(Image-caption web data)
::::::

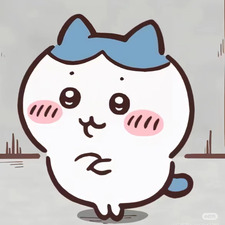 Yili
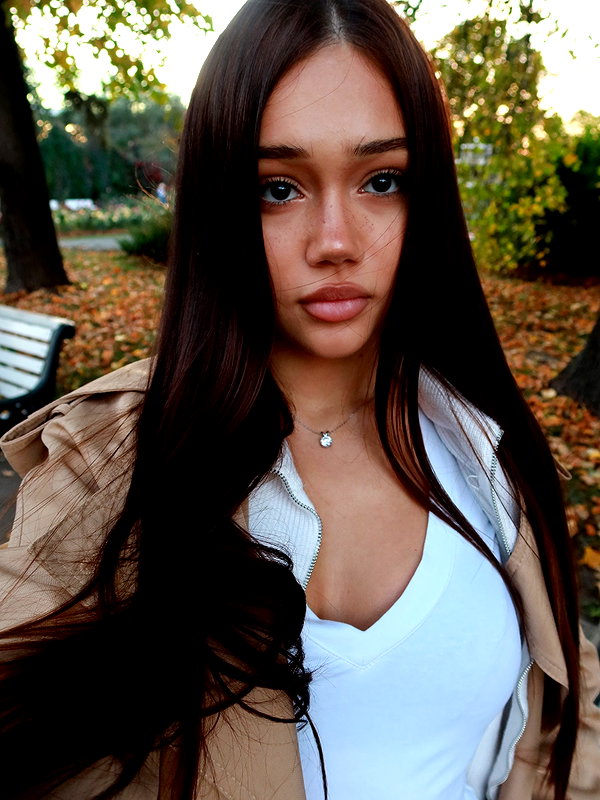 antotkaa instagram image archive image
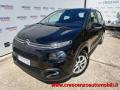 usato CITROEN C3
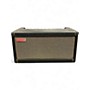 Used Positive Grid SPARK 40 Guitar Combo Amp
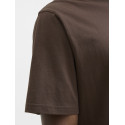JACK & JONES PLUS Soho T-shirt - Delicioso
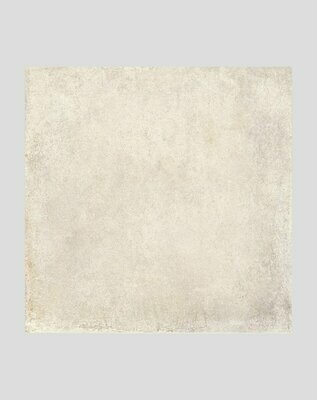 Trinity, Quantity Options: Per m2, Size: 60x60cm, Colour: Bianco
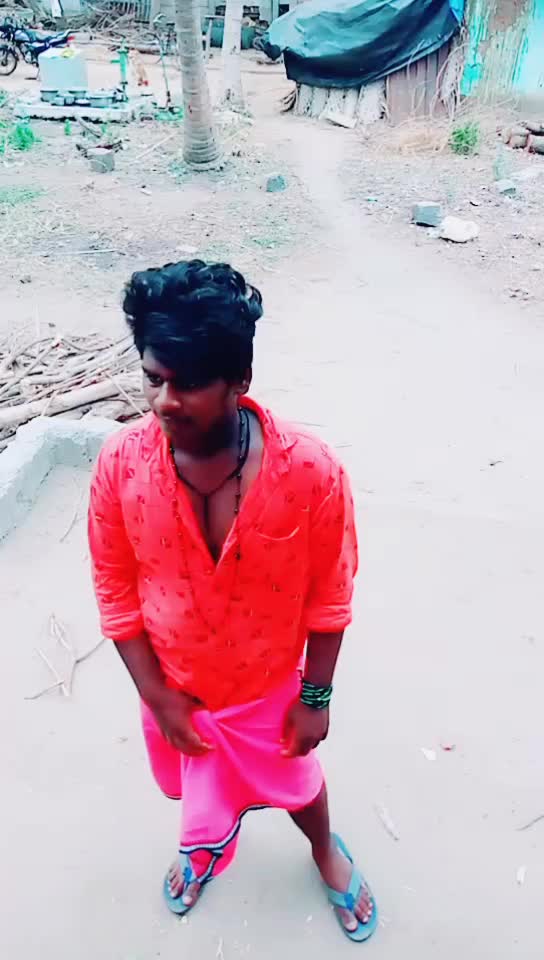 @Bappunotyboy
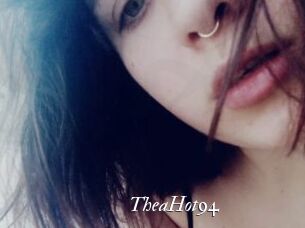 TheaHot94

::::::

### What you should do
Set down every line above word for word, leaving the pictures out.

### Response to the task
 Yili
 antotkaa instagram image archive image
 usato CITROEN C3
 Used Positive Grid SPARK 40 Guitar Combo Amp
JACK & JONES PLUS Soho T-shirt - Delicioso
 Trinity, Quantity Options: Per m2, Size: 60x60cm, Colour: Bianco
 @Bappunotyboy
 TheaHot94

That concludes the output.